-- Opening Marker --

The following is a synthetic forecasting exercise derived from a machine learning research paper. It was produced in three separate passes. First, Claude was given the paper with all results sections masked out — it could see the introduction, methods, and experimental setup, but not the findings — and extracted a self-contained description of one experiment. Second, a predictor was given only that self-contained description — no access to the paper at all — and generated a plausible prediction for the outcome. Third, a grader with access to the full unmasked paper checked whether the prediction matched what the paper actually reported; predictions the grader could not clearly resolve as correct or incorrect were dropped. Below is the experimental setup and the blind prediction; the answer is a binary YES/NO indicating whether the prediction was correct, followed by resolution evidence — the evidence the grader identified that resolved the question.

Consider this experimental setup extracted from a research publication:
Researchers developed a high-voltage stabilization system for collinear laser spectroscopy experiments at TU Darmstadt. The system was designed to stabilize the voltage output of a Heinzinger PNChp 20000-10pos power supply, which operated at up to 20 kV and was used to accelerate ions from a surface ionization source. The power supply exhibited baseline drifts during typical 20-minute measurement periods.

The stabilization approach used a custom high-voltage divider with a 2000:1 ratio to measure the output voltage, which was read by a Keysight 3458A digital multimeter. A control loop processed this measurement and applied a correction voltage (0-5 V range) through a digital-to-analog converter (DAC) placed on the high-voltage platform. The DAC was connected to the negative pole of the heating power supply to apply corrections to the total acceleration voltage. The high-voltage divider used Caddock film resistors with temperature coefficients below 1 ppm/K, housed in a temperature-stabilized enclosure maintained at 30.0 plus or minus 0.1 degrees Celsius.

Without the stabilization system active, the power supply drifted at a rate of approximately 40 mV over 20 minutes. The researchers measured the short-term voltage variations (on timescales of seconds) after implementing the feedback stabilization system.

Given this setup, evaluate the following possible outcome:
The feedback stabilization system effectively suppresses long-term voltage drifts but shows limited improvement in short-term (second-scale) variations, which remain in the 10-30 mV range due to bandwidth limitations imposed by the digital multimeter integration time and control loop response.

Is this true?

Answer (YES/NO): NO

-- Closing Marker --

▶ Problem description
The reply must repeat all of the records precisely.

▶ Solution below
The following is a synthetic forecasting exercise derived from a machine learning research paper. It was produced in three separate passes. First, Claude was given the paper with all results sections masked out — it could see the introduction, methods, and experimental setup, but not the findings — and extracted a self-contained description of one experiment. Second, a predictor was given only that self-contained description — no access to the paper at all — and generated a plausible prediction for the outcome. Third, a grader with access to the full unmasked paper checked whether the prediction matched what the paper actually reported; predictions the grader could not clearly resolve as correct or incorrect were dropped. Below is the experimental setup and the blind prediction; the answer is a binary YES/NO indicating whether the prediction was correct, followed by resolution evidence — the evidence the grader identified that resolved the question.

Consider this experimental setup extracted from a research publication:
Researchers developed a high-voltage stabilization system for collinear laser spectroscopy experiments at TU Darmstadt. The system was designed to stabilize the voltage output of a Heinzinger PNChp 20000-10pos power supply, which operated at up to 20 kV and was used to accelerate ions from a surface ionization source. The power supply exhibited baseline drifts during typical 20-minute measurement periods.

The stabilization approach used a custom high-voltage divider with a 2000:1 ratio to measure the output voltage, which was read by a Keysight 3458A digital multimeter. A control loop processed this measurement and applied a correction voltage (0-5 V range) through a digital-to-analog converter (DAC) placed on the high-voltage platform. The DAC was connected to the negative pole of the heating power supply to apply corrections to the total acceleration voltage. The high-voltage divider used Caddock film resistors with temperature coefficients below 1 ppm/K, housed in a temperature-stabilized enclosure maintained at 30.0 plus or minus 0.1 degrees Celsius.

Without the stabilization system active, the power supply drifted at a rate of approximately 40 mV over 20 minutes. The researchers measured the short-term voltage variations (on timescales of seconds) after implementing the feedback stabilization system.

Given this setup, evaluate the following possible outcome:
The feedback stabilization system effectively suppresses long-term voltage drifts but shows limited improvement in short-term (second-scale) variations, which remain in the 10-30 mV range due to bandwidth limitations imposed by the digital multimeter integration time and control loop response.

Is this true?

Answer (YES/NO): NO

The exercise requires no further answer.